— Begin Text —

- Energy sector the biggest loser of the week
- Arabica coffee leads softs to strong week
- Brexit's risk/reward is skewed to the upside
Gold glitters when fear holds sway. Pic: iStock
By Ole Hansen
Market activity has increasingly been dictated or distracted by the uncertainty surrounding the UK referendum vote on June 23. Opinion polls indicating rising support for the Leave camp sent investors looking for cover with stocks falling and bonds rising.
This was followed on Wednesday by a distinctively dovish statement following the latest Federal Open Market Committee meeting. The FOMC lowered its projection of its own interest rate path with six members now only seeing one rate hike in 2016.
Commodities got caught up in these developments with the risk-off sentiment helping send the Bloomberg Commodity Index (BCOM) lower for the first time in six weeks. Oil was especially hurt, not by worsening fundamentals but by the need from speculative traders to reduce a near-record exposure following the failure to gain a foothold above $50/barrel.
Gold and silver meanwhile spiked with the yellow metal hitting a near two-year high on continued demand from both paper and physical metals investors. Holdings of silver in exchange-traded funds reached a new record while hedge funds trading gold futures continued to increase bullish bets following a one-third reduction during May.
The tragic murder of Jo Cox, a Labour member of the UK parliament and a Remain supporter helped trigger a strong market reversal led by a weaker dollar. This on the cruel assumption that her death would sway more of the undecided voters to stick with Europe. There is no doubt that the UK referendum on June 23 is one of the most important events in the UK – and for that matter Europe – in a generation. With the outcome too close to call, volatility across markets and asset classes will remain elevated ahead and in the case of Leave, afterwards too.
Corn remains supported by the outlook for dry weather and a “flash drought” this summer. Wheat, meanwhile, has reversed most of the gains from early June on a strong US harvest and the emergence of a big crop in Australia. Wheat’s premium over corn (new crop for December delivery) has as a consequence collapsed to just $70 from an average of $112 during the past six months.
Gold has experienced a strong rebound this month, not least after the FOMC's attempt to introduce a more hawkish mindset in the market was quashed. The weaker-than-expected US jobs report on June 3 sent rate expectations lower once again and this was followed up on Wednesday with the above mentioned dovish outcome of the latest FOMC meeting.

— End Text —

**Directions**
A. According to the market commentary, what price level did oil fail to gain a foothold above?
B. Translate this sentence from the market commentary into Spanish: "Corn remains supported by the outlook for dry weather and a “flash drought” this summer."
The items that come next are unrelated to the market commentary and have no role here.

— Begin Supplied records —

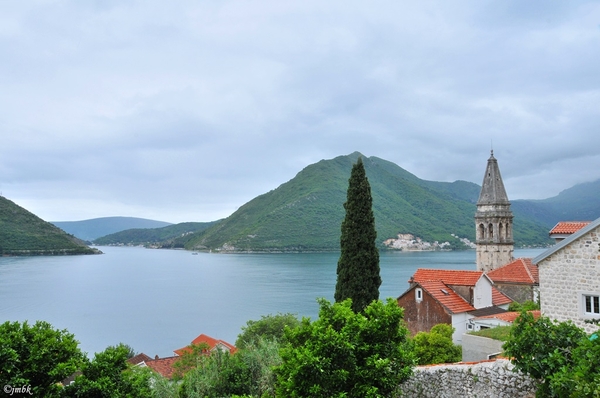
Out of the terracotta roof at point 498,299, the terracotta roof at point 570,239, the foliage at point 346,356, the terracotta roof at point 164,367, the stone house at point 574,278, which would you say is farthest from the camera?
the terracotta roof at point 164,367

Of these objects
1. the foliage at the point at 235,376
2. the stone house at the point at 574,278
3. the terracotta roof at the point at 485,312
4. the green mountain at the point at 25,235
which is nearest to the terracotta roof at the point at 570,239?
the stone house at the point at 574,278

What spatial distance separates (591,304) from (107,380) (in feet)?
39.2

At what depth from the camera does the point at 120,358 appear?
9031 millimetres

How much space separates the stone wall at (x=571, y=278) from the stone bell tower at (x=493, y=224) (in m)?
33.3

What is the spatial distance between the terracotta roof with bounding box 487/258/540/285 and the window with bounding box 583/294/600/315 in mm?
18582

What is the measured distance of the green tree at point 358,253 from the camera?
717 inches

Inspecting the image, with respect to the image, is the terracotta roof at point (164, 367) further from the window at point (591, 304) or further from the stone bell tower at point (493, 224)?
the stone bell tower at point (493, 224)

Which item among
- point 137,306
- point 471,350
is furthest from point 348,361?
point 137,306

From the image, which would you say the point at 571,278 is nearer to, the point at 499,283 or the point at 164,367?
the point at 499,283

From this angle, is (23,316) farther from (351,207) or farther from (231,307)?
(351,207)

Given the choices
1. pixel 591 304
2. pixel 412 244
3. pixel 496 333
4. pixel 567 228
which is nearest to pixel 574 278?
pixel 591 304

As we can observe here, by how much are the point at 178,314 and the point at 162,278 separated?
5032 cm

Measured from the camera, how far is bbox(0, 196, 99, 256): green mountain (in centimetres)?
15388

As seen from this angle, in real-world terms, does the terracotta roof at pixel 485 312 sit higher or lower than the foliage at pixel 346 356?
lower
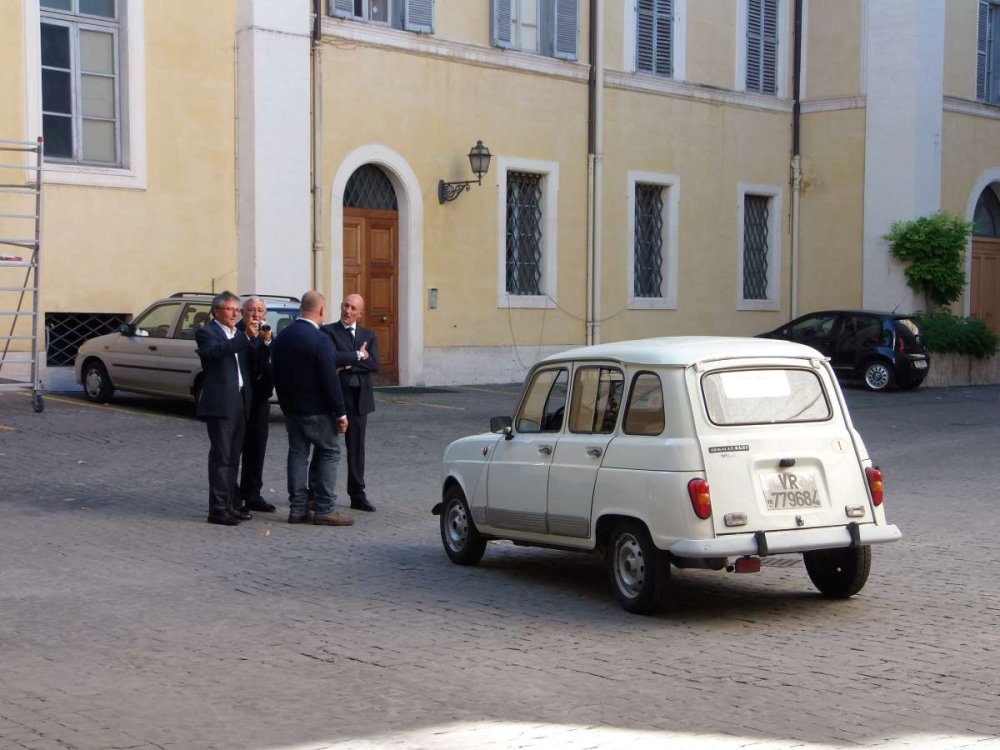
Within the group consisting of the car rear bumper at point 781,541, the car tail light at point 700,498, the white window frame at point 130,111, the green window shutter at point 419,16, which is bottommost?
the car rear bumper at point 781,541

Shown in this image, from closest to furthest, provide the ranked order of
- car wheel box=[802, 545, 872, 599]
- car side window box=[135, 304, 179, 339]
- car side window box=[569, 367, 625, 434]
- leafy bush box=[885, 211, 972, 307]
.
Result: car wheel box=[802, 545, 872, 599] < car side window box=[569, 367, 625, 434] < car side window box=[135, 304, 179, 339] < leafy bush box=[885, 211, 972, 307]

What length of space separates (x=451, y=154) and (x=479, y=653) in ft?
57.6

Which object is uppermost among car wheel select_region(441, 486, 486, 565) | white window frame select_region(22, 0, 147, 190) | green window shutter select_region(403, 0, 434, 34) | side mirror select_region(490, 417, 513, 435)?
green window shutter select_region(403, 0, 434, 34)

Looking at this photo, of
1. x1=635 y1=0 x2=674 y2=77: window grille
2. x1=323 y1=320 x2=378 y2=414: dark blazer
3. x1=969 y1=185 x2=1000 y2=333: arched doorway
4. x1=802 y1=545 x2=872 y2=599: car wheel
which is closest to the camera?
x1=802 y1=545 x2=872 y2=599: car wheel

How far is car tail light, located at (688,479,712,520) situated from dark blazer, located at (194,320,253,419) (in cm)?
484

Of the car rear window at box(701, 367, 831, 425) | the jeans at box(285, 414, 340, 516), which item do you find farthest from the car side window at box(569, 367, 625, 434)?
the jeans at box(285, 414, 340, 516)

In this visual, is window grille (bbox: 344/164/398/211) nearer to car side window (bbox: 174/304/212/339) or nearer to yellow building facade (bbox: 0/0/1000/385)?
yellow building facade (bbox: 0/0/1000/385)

— End Supplied records —

**Answers given**
A. $50 per barrel.

B. El maíz sigue respaldado por la previsión de clima seco y una «sequía repentina» este verano.